Outgunned in a conventional fight, experts think foes may use "asymmetrical" means to hit the US, such as unleashing deadly microbes in cities or disrupting telecommunications networks used by the Pentagon or Wall Street.
"This is the type of threat that requires multiple agencies of the US government to work together," says Clarke in an interview in the Old Executive Office Building, a Gothic edifice next to the White House.
And while terrorists - foreign and domestic - have shown little propensity to use chemical or biological weapons, Clarke recalls with dread the scenes of Tokyo residents fleeing the subway after Aum Shin Rikyo's sarin gas attacks 1995.
"It was the first time that any terrorist attack had occurred against a large-scale urban population, an innocent population, using chemical weapons. And we know they attempted to use biological weapons as well," he says. "We ... have to have capabilities to do decontamination and emergency medical treatment should something like [this] occur in this country."
Surrounded by photos of his boss, Clarke is circumspect about his rsum. Saying he has worked in the Pentagon, the State Department, and the intelligence community, he bills himself as a "national security manager" who since 1992 has coordinated inter-agency teams that, among other crises, dealt with the US-led peace missions in Haiti and Somalia.
Lacking a budget, a large staff, and the Cabinet-level power that the "drug czar," Gen. Barry McCaffery, wields, Clarke will need all of his bureaucratic skills, connections, and experience in his new job.
Some 40 US agencies and offices are now involved in Clinton's antiterrorism efforts, from the CIA and Centers for Disease Control to the Department of Agriculture.
Since 1995, annual federal antiterrorism spending has climbed from some $5 billion to almost $7 billion, a record.
A storehouse of antidotes
Earlier this month, on Clarke's recommendation, Clinton asked Congress for $294 million more, including $94 million to create a national stockpile of antidotes and antibiotics to treat victims of chemical or biological terrorism.
The efforts are not confined to the federal level.

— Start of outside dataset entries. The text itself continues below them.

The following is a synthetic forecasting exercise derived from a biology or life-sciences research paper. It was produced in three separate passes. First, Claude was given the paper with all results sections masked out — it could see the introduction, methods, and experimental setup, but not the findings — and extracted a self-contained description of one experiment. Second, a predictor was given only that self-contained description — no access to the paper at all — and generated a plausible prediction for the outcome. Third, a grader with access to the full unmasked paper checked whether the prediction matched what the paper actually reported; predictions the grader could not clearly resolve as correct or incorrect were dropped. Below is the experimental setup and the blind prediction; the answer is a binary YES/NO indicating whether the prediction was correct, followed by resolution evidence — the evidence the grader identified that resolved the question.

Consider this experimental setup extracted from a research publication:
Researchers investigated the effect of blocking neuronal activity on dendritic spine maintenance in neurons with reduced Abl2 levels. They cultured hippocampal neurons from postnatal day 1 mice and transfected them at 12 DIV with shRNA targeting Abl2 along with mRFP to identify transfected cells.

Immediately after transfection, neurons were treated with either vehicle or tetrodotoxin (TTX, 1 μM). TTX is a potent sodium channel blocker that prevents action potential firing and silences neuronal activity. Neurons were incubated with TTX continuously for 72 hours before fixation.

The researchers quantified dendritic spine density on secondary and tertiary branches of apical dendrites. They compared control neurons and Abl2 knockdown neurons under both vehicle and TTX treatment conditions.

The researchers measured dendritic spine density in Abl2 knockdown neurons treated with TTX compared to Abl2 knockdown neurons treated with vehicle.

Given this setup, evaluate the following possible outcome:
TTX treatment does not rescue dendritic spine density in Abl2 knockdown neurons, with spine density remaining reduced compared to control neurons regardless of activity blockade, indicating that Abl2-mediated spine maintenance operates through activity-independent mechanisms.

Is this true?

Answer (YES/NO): YES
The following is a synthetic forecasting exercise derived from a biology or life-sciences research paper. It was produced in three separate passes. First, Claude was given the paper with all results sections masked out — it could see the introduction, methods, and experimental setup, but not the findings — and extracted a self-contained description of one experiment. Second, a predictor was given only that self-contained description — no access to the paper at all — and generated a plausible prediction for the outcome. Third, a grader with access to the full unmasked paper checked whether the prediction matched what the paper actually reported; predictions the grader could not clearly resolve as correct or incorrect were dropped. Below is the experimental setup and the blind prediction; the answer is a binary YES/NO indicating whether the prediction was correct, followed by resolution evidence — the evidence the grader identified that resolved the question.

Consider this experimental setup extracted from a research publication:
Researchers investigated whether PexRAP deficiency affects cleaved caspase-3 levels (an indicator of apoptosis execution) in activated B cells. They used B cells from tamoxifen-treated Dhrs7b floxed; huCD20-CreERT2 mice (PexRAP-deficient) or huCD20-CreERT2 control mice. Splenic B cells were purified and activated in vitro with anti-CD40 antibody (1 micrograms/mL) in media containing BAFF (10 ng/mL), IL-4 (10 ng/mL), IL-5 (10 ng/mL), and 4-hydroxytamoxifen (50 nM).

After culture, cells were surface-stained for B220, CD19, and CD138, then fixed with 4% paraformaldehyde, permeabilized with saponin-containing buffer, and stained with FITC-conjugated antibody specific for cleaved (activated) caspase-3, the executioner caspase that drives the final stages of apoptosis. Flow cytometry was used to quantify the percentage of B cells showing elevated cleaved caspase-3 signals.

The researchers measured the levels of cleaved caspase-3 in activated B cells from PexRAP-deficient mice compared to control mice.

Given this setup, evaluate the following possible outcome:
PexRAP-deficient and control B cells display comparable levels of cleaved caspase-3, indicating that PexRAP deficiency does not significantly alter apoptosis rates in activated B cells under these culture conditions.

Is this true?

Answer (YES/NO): NO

The US Army has begun a program to train by 2003 first-response teams of medical, law-enforcement, and disaster-relief personnel in 120 metropolitan areas to detect and contain chemical and biological attacks. They will also be supplied equipment such as protective suits.
The Army is also creating 10 National Guard and Reserve teams around the nation to help handle the aftermath of terrorist attacks.
The growth in all of these efforts has naturally raised concerns about inefficiencies and duplication.
Clarke, however, defends the Clinton administration's efforts as "extraordinary." But he acknowledges deficiencies in some critical areas, including a lack of key equipment on the local level needed to deal with chemical or biological terrorism.
While most states and cities can cope with disasters and the kind of fuel-oil and fertilizer bomb that destroyed the federal building in Oklahoma City, "what we don't have is the ability to handle mass casualties created by either a chemical weapon or a biological weapon," Clarke says.
Furthermore, he agrees that state and local public-health systems have seen dangerous neglect in recent years and must be rebuilt.
"We've let the public-health systems in the states atrophy," says Clarke. "So we don't have the connections between the public-health departments and the emergency rooms and the HMOs. We don't have the laboratory capabilities at the state level."
Clinton intends to address these shortfalls in the coming years, says Clarke.
Asked if such efforts can eliminate the terrorist threat, he replies: "No one can give you a 100 percent guarantee that something cannot happen. What I want to do is, in the areas where our defenses are not as high as they could be, get them as high as they could reasonably be expected to be."